▶ _OBJECTIVE_: Reproduce every entry below word for word, leaving out the pictures.

▶ _RECORDED DATA_:
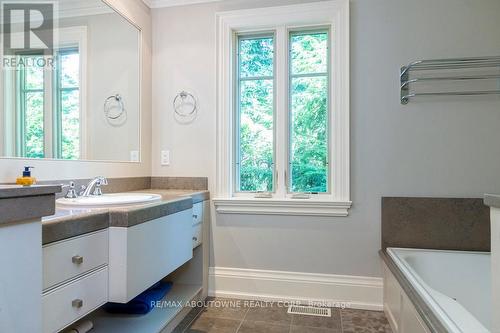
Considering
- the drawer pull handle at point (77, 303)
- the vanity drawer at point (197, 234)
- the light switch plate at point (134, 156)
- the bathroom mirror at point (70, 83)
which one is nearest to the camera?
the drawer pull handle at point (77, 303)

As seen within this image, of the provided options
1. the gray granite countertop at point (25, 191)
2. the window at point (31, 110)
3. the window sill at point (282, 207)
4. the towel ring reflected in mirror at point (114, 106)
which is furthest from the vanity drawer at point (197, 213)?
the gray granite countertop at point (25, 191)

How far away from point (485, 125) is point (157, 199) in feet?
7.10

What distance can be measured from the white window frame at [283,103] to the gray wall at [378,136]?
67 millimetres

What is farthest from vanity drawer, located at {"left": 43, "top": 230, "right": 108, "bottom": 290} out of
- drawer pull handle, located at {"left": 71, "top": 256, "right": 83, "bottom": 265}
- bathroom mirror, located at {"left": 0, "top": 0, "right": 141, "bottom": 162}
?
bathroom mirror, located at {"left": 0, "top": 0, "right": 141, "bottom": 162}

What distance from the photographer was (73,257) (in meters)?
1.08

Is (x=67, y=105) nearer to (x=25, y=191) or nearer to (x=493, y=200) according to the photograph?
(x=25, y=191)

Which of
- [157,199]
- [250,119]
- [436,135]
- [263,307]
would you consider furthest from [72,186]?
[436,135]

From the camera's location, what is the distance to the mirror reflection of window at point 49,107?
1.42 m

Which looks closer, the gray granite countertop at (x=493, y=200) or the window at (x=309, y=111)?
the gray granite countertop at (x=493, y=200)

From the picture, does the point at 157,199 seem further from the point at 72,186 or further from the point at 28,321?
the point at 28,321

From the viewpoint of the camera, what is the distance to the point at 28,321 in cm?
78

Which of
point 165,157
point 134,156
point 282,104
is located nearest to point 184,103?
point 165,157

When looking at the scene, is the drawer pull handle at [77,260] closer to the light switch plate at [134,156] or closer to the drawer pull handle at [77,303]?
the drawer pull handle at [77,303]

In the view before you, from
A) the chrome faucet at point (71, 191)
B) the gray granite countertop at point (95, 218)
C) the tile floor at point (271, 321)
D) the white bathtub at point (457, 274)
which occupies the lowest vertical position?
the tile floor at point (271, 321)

▶ _OUTPUT FOR THIS TASK_:
Considering
- the drawer pull handle at point (77, 303)
- the vanity drawer at point (197, 234)
- the light switch plate at point (134, 156)
- the bathroom mirror at point (70, 83)
which one is nearest to the camera?
the drawer pull handle at point (77, 303)

As seen within this image, of the provided options
1. the gray granite countertop at point (25, 191)
2. the window at point (31, 110)
3. the window sill at point (282, 207)
4. the towel ring reflected in mirror at point (114, 106)
which is furthest from the vanity drawer at point (197, 213)?
the gray granite countertop at point (25, 191)

How far away from point (485, 125) is point (157, 199) in feet?
7.10

What distance can be measured from the white window frame at [283,103] to the gray wall at [378,136]?
67 millimetres

What is farthest from vanity drawer, located at {"left": 43, "top": 230, "right": 108, "bottom": 290} out of
- drawer pull handle, located at {"left": 71, "top": 256, "right": 83, "bottom": 265}
- bathroom mirror, located at {"left": 0, "top": 0, "right": 141, "bottom": 162}
?
bathroom mirror, located at {"left": 0, "top": 0, "right": 141, "bottom": 162}

What distance from the photographer was (73,257) (in meters)?
1.08

Is (x=67, y=105) nearer to (x=25, y=191) or nearer to (x=493, y=200) according to the photograph?
(x=25, y=191)

Which of
- [157,199]
- [250,119]
- [436,135]
- [263,307]
would you consider furthest from [72,186]?
[436,135]

From the camera's location, what is the distance to the mirror reflection of window at point 49,107?
1.42 m

Which looks closer, the gray granite countertop at (x=493, y=200) or the window at (x=309, y=111)?
the gray granite countertop at (x=493, y=200)

From the picture, does the point at 157,199 seem further from the point at 72,186 or further from the point at 28,321?
the point at 28,321

From the viewpoint of the camera, what is the distance to the point at 28,321 in cm?
78

Which of
point 165,157
point 134,156
point 282,104
is located nearest to point 184,103?
point 165,157

When looking at the scene, is the drawer pull handle at [77,260] closer to the light switch plate at [134,156] or closer to the drawer pull handle at [77,303]?
the drawer pull handle at [77,303]

In the view before you, from
A) the chrome faucet at point (71, 191)
B) the gray granite countertop at point (95, 218)
C) the tile floor at point (271, 321)
D) the white bathtub at point (457, 274)
which occupies the lowest vertical position?
the tile floor at point (271, 321)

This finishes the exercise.